[[ Material provided open ]]
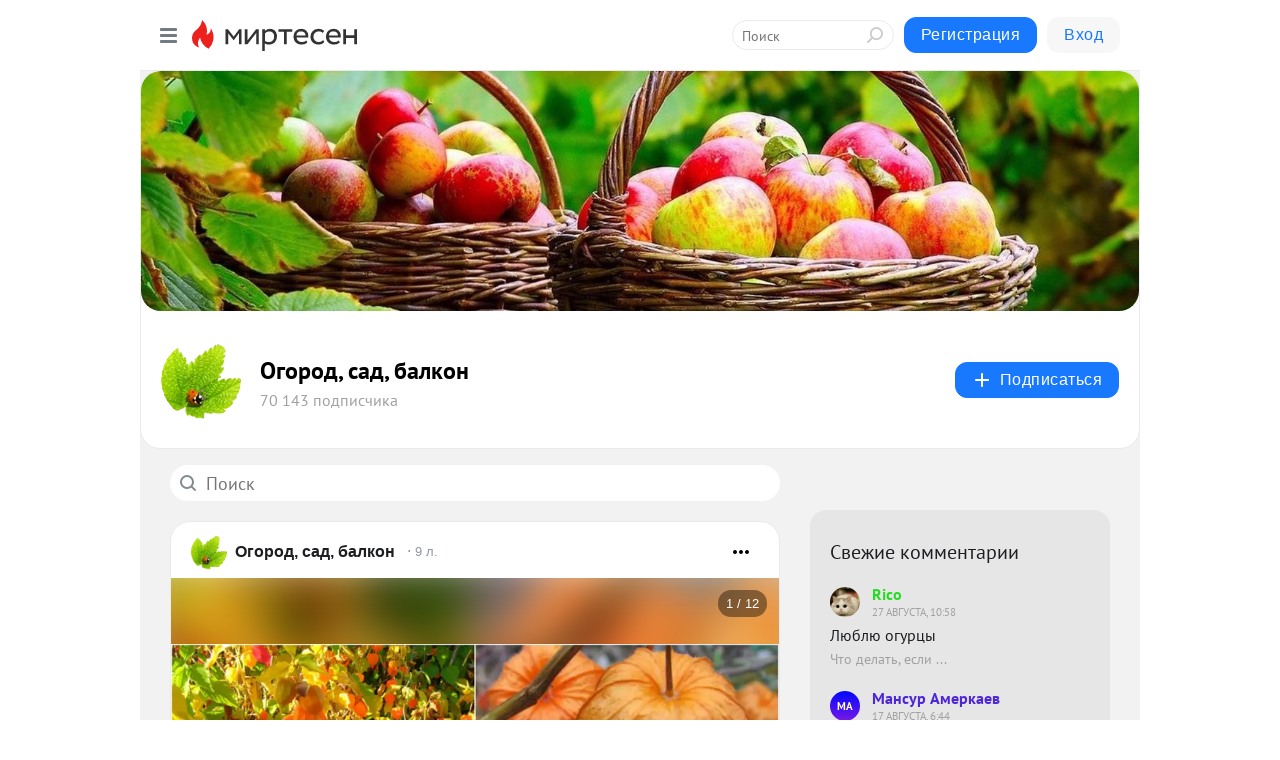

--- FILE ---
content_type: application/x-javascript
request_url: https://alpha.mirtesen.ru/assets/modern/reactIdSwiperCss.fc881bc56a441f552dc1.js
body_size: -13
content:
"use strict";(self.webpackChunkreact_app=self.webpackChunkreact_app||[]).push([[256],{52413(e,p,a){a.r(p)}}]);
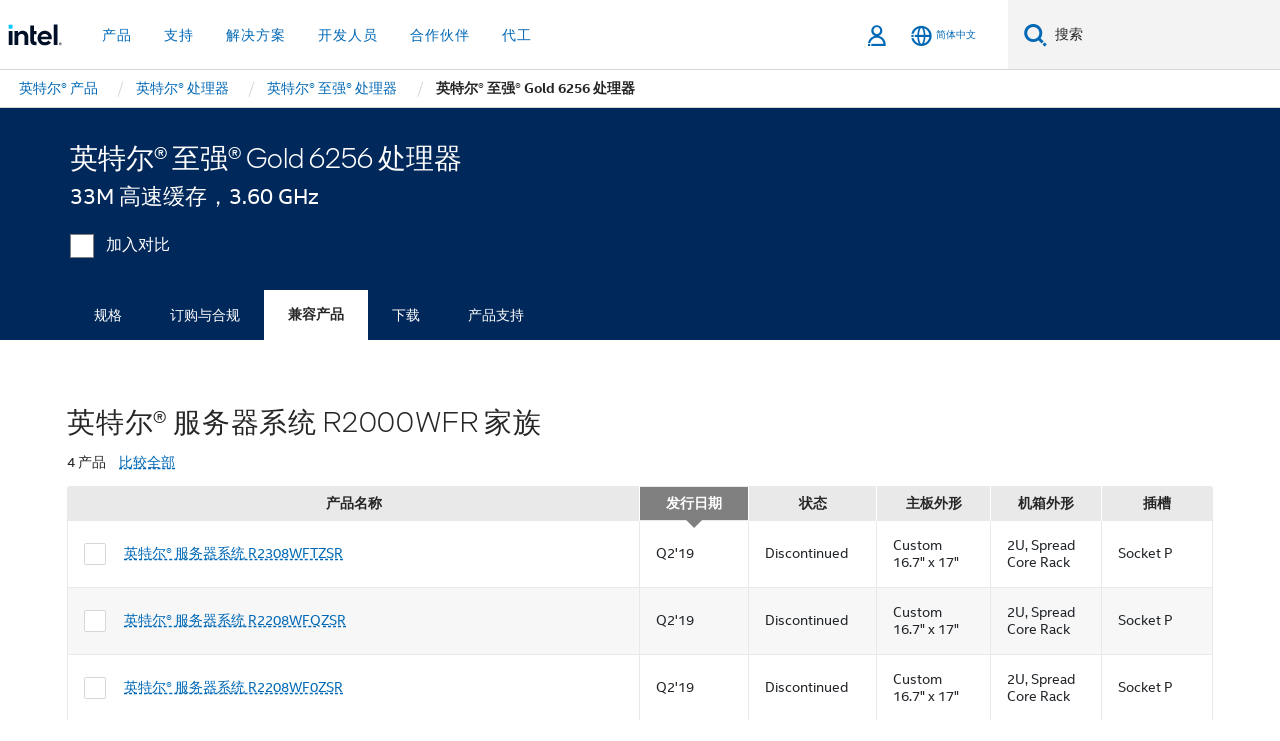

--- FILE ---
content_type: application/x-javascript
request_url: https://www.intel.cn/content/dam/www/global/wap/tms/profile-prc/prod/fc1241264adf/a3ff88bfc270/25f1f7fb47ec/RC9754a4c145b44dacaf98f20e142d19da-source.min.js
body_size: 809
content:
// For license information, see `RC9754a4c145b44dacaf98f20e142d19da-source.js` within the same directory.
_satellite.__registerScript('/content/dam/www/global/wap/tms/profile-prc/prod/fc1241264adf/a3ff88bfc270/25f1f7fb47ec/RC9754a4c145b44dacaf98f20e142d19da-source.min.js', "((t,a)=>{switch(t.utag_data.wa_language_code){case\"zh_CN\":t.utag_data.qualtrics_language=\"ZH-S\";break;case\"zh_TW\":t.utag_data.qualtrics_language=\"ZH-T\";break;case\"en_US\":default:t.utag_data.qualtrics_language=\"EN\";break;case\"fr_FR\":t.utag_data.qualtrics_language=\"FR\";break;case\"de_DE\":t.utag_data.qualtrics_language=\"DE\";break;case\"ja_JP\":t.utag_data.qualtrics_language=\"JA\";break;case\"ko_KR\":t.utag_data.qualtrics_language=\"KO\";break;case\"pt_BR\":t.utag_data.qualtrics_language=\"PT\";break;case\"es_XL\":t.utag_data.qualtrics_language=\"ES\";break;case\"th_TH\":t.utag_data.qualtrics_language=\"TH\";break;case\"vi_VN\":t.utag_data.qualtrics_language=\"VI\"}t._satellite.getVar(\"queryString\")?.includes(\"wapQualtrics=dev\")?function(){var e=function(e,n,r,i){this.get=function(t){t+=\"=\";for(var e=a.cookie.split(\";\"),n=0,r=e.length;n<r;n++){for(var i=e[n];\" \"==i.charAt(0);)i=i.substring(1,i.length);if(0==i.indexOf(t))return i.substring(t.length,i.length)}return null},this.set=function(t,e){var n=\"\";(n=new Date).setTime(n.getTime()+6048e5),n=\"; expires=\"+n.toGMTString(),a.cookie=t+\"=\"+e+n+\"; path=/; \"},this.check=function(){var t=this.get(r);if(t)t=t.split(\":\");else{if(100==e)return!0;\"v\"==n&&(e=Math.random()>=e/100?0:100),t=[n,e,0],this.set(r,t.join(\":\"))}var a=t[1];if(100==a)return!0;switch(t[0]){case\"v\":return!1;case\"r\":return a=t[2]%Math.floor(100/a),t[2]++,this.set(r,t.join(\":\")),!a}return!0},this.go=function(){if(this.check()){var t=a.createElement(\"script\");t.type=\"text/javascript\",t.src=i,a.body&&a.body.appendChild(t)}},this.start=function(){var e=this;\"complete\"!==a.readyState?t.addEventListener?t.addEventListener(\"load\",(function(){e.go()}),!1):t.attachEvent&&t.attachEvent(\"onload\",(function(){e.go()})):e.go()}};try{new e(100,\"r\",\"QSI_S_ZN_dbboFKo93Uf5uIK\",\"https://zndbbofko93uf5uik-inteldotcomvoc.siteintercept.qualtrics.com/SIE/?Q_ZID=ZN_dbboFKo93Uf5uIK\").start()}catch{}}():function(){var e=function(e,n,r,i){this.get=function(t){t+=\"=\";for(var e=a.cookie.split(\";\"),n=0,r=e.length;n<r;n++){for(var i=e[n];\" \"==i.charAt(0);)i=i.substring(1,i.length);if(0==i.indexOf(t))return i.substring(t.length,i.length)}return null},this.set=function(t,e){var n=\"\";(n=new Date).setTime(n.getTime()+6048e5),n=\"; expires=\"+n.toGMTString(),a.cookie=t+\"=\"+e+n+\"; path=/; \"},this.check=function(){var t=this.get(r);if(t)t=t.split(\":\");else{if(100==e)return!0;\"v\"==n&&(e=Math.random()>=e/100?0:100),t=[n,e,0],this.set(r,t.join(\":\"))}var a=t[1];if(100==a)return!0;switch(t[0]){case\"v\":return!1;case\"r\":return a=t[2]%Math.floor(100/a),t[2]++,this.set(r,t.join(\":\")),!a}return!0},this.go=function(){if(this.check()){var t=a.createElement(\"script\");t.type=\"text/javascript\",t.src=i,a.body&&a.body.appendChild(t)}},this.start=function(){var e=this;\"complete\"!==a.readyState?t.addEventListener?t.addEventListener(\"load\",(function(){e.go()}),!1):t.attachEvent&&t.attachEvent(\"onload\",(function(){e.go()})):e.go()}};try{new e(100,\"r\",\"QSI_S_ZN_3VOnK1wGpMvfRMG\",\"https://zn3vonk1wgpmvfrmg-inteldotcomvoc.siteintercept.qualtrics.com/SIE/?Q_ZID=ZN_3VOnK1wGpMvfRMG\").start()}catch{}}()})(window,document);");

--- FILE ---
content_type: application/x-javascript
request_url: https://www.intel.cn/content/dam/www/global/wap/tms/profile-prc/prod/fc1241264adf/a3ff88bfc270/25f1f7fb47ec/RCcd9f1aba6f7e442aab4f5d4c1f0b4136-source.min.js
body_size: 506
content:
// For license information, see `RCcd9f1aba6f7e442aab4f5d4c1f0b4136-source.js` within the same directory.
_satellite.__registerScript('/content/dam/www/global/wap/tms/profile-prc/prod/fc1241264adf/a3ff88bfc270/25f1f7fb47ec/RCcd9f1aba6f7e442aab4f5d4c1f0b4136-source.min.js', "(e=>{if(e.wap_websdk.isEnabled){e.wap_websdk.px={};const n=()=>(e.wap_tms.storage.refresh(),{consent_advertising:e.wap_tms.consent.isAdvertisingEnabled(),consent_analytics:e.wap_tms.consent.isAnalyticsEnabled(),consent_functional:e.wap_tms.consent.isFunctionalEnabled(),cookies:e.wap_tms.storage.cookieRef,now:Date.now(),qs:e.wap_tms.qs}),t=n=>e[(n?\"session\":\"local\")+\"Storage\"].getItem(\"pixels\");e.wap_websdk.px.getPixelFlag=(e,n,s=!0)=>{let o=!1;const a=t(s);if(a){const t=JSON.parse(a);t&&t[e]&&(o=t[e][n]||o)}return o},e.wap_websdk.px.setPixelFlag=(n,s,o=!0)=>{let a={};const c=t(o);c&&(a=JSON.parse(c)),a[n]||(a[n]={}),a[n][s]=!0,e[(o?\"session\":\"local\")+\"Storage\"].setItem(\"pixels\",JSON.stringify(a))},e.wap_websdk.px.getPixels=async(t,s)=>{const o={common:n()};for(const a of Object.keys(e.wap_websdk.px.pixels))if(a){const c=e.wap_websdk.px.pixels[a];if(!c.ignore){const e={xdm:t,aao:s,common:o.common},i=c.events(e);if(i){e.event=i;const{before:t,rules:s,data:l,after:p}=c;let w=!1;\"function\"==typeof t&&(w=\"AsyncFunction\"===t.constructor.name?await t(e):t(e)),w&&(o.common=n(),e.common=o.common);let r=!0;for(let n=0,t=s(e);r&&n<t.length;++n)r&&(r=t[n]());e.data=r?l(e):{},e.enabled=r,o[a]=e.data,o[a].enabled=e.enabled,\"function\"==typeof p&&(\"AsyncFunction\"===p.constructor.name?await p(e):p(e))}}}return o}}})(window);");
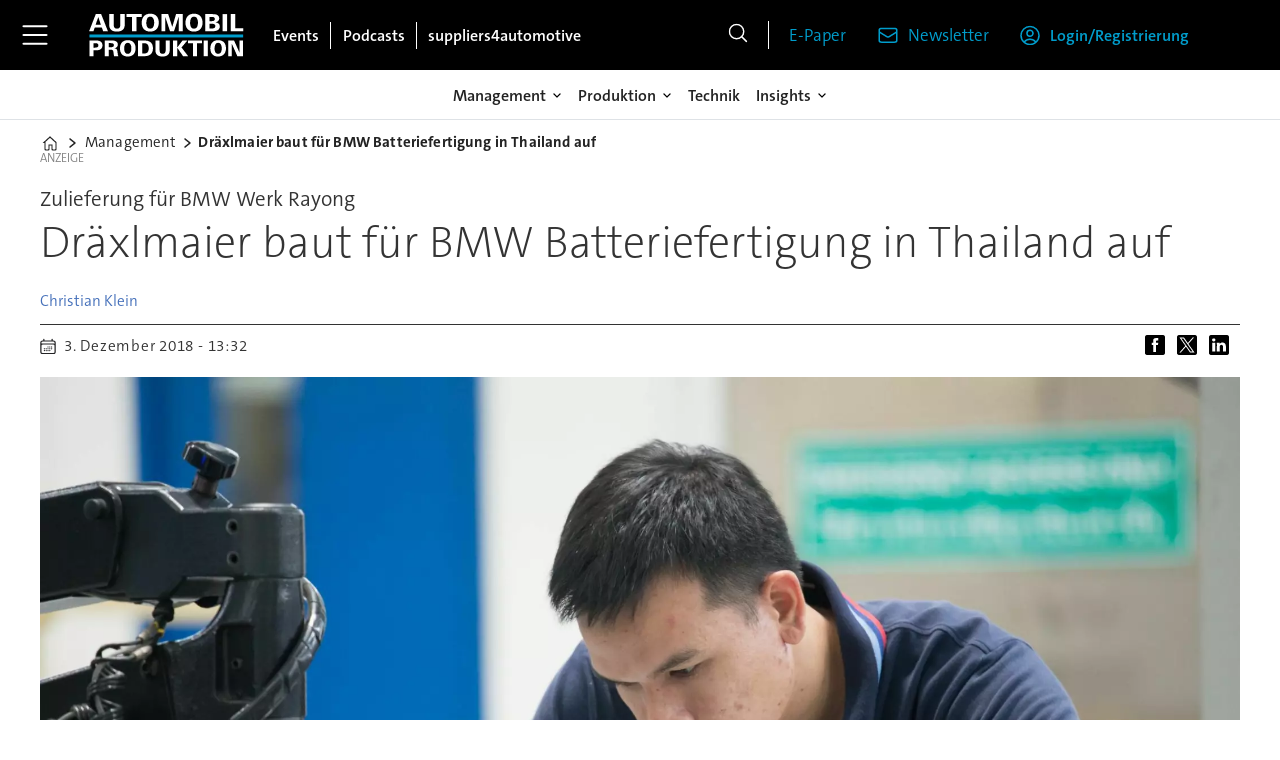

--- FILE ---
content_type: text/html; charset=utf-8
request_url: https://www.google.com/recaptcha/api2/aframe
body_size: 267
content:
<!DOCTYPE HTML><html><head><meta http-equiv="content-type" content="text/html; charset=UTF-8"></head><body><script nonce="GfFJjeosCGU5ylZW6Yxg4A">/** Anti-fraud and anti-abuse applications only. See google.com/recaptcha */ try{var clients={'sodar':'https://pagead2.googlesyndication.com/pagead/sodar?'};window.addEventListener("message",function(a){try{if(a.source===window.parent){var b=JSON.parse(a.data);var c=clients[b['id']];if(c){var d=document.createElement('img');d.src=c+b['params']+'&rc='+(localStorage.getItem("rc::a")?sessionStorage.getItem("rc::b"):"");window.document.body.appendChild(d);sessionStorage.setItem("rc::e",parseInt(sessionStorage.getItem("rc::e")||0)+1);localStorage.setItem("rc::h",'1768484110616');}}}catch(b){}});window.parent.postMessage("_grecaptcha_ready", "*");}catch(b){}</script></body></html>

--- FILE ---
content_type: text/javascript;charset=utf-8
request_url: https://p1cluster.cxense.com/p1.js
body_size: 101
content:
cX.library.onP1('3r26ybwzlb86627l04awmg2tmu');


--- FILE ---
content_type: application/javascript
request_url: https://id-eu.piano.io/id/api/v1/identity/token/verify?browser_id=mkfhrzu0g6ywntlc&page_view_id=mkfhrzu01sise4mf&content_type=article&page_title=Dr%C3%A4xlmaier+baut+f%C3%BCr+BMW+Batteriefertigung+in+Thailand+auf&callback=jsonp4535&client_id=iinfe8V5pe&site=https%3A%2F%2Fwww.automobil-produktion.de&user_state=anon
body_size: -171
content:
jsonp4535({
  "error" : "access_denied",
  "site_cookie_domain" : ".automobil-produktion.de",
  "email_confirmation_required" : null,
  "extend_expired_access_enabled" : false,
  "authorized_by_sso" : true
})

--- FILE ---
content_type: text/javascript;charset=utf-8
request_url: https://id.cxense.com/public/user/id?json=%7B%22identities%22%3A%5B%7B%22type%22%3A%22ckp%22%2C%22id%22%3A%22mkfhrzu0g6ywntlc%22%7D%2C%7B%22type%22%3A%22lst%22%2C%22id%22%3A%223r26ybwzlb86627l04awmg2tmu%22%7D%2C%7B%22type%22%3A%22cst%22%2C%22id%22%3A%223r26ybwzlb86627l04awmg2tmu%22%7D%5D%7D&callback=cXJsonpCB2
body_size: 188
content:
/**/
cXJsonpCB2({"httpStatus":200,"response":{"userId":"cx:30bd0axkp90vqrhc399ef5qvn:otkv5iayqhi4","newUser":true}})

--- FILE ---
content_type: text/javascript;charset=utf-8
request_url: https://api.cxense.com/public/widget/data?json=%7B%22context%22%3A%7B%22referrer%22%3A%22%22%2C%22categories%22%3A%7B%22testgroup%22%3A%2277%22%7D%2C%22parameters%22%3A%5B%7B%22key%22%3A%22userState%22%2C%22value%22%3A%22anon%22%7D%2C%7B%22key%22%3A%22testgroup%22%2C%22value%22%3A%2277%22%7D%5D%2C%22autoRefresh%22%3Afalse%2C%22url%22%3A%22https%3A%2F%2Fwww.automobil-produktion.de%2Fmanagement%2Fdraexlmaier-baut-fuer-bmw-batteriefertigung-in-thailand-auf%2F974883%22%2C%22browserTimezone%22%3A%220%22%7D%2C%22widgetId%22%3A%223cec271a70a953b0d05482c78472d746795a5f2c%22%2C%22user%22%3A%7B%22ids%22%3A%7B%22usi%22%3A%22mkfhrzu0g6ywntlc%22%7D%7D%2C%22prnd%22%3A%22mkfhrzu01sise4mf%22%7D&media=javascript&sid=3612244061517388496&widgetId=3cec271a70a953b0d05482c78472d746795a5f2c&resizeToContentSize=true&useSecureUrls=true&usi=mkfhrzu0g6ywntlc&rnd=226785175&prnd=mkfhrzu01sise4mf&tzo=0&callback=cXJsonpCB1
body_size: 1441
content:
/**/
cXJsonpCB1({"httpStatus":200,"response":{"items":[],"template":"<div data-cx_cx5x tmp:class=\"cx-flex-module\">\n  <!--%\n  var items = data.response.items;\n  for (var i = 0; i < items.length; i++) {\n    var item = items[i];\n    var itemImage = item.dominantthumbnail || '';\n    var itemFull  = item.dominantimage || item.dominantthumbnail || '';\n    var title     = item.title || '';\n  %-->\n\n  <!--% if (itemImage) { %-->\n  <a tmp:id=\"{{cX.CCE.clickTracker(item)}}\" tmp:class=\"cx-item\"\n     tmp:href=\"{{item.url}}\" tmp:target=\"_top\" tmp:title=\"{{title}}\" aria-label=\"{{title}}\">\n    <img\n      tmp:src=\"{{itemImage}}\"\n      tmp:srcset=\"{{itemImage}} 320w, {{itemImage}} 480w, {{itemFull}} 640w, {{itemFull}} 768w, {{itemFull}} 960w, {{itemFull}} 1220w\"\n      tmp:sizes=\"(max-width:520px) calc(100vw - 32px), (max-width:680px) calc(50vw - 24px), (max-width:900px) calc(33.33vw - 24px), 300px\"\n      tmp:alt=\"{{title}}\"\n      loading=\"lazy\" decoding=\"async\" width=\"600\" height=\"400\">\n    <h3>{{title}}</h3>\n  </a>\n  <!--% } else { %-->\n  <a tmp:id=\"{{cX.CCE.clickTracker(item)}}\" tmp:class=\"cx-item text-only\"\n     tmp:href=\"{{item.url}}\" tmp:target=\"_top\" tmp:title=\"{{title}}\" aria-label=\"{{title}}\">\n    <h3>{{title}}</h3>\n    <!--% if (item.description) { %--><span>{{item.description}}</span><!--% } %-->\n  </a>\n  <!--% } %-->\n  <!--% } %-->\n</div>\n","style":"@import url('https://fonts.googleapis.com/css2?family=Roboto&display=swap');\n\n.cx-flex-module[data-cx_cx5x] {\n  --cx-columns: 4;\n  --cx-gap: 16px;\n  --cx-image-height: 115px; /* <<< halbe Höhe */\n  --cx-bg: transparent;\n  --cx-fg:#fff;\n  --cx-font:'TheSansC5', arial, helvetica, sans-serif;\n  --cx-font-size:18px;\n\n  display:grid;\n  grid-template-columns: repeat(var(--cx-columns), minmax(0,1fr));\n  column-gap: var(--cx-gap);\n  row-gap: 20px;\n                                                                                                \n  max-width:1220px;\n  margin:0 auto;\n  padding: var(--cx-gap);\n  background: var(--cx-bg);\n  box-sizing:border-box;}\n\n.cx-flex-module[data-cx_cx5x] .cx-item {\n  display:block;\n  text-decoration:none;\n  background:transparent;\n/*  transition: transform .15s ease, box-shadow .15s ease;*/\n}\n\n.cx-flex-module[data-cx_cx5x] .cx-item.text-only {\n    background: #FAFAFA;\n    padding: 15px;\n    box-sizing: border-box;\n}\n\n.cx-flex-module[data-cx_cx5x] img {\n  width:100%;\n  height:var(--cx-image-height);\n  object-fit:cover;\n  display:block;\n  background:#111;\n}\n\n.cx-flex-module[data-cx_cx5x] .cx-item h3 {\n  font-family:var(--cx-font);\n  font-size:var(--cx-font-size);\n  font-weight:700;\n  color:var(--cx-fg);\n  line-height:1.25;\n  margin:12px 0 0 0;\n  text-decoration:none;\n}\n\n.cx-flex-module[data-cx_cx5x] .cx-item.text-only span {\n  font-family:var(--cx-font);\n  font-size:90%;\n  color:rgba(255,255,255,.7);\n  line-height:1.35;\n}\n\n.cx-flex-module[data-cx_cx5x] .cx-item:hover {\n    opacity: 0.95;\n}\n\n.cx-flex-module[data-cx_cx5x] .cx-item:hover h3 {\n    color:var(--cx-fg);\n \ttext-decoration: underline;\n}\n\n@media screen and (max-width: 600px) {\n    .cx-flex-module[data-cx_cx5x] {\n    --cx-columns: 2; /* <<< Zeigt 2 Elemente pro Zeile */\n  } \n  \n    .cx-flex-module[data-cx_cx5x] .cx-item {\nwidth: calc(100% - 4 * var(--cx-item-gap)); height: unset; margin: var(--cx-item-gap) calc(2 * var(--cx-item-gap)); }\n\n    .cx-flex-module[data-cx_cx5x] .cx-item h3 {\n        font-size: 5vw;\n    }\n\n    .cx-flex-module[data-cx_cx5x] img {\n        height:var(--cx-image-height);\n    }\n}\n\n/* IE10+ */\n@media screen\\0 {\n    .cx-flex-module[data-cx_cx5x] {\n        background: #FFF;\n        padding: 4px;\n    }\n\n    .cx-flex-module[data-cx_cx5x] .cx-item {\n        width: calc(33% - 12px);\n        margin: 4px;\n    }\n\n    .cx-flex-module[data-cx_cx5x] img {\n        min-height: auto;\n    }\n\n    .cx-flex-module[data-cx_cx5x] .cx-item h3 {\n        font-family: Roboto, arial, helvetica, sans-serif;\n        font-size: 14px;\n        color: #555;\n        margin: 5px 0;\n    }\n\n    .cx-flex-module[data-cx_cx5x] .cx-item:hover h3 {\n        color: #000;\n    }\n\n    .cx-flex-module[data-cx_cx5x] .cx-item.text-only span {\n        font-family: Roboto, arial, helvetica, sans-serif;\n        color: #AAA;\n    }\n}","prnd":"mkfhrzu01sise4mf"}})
[[ Material provided closed ]]
[Task item]: Please give a count of the lines in the records where the word "license" occurs, with nothing besides it.

[Answer for this exercise]: 2